(Trecho do texto)
+ + + +

A militância poética (e o tarô feminista!) de Elisa Riemer
Criadora do primeiro jogo de cartas com arquétipos femininos do Brasil, a artista paranaense utiliza a colagem para despertar outras mulheres
06.05.2019 | Por: Marina Suassuna
Colagem de Elisa Riemer
O conhecimento do corpo feminino como fonte inesgotável de potência criativa é sempre o norte do trabalho de Elisa Riemer. Isso resulta numa relação cada vez mais profunda e intuitiva com suas criações, que se manifestam sempre em forma de montagens, trabalhos de colagens e fotomontagens em diferentes contextos: pôsteres, ilustrações para capas de livros e discos, artes criadas para festivais, marchas e colóquios e até vídeos de animação – com destaque para o clipe Que Estrago, de Letrux.
Mas é nas suas coleções temáticas que a artista gráfica natural de Maringá expõe todo o seu arcabouço interior, explorando toda a sensibilidade de adentrar o próprio universo. “Cada obra é um riacho de alívio, sou eu, sem medo de ruir, escorrendo em mil tons, correndo como a água em direção a mim mesma”, define.
Ao mesmo tempo que utiliza a colagem para se expressar, Elisa se apropria da técnica para incentivar outras mulheres a se conhecerem e tomarem consciência de seu poder, o que faz de seu trabalho um instrumento de militância poética, já que perpassa a própria vivência da autora com o sagrado feminino, a natureza, astrologia e espiritualidade.
“O meu objetivo é cada vez mais despertar as mulheres para seus corpos e suas sensações, colocá-las em contato com sua verdade, com seus sentimentos mais íntimos, seus desejos mais inexplorados”, defende ela, que idealizou o primeiro tarô feminista brasileiro.
Batizado de Nosotras Tarot, o trabalho é um marco importante na carreira e na jornada pessoal da artista, que concebeu o baralho junto com sua companheira, Paula Mariá. Além de ser o primeiro deck idealizado e criado por duas mulheres no Brasil, o Nosotras faz uma releitura das cartas tradicionais em arquétipos femininos, expressando toda a devoção de Elisa à arte do tarô e à origem do mundo: as mulheres.

+ + + +

(Material fornecido)
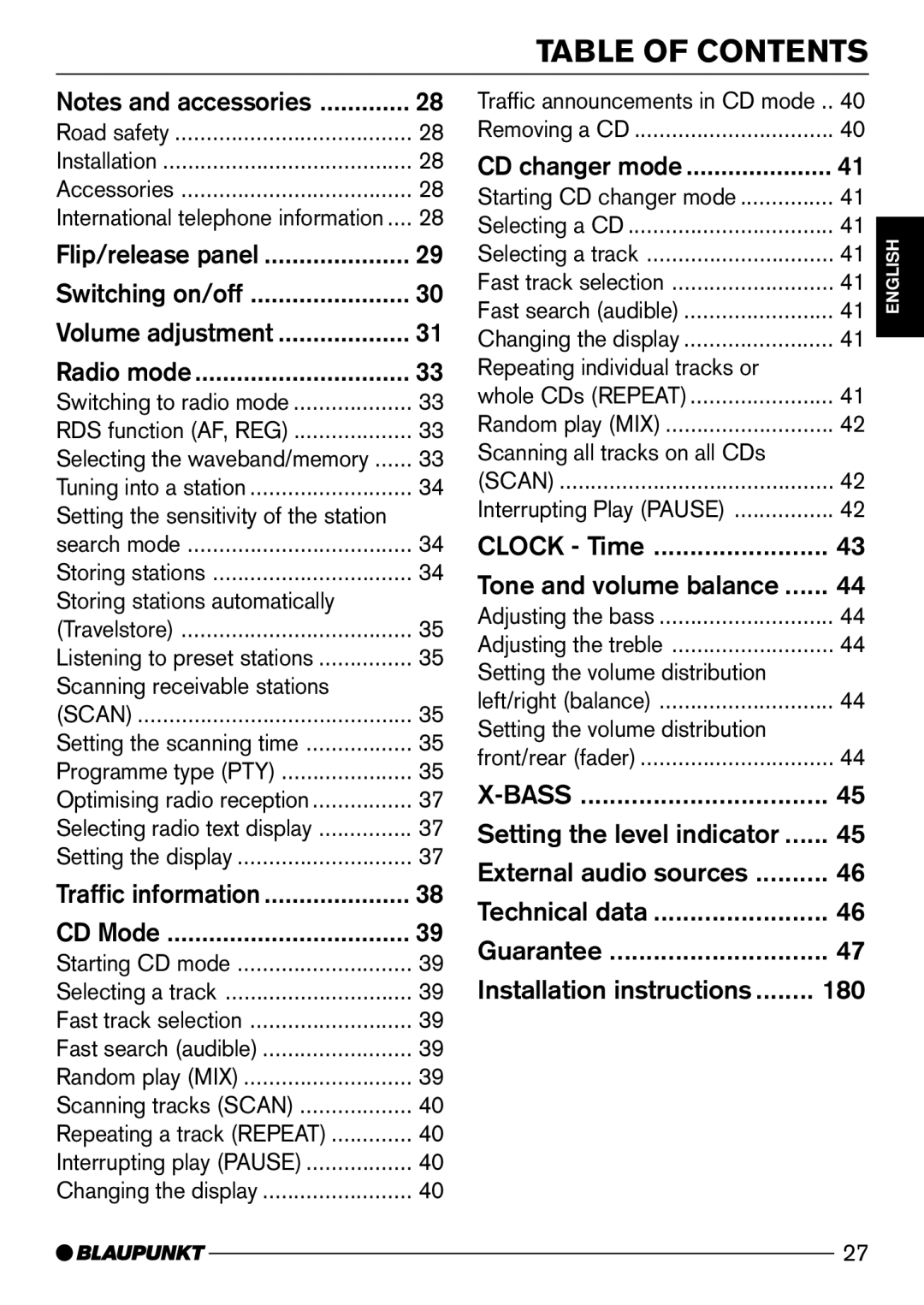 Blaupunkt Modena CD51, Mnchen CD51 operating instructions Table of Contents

+ + + +

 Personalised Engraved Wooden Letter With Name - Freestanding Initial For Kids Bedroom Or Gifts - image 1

+ + + +

(Detalhes da tarefa)
Dê continuidade ao texto sobre Elisa Riemer e seu tarô feminista, começando logo depois da última frase dele.

(Resposta ao exercício)
Veja na entrevista abaixo o que ela fala sobre o seu propósito criativo, inspirações e busca pessoal.

A tradicional carta do Sacerdote virou a Sacerdotisa no Nosotras Tarot
Em que momento você despertou para a arte?
Eu desenho desde criança, sempre tive dificuldades com palavras. E foi assim que eu me reconheci no mundo: pintando, rabiscando. E posso dizer que foi mais ou menos em 2013 que descobri que podia falar sobre mim mesma e deixar tudo fluir naturalmente, sem forçar. Sou do mundo da fantasia, o que é irreal sempre me representa mais do que o que é dito às claras.
Quando você diz que cada obra é um “riacho de alívio”, isso passa a sensação de que seu processo de criação é muito instintivo.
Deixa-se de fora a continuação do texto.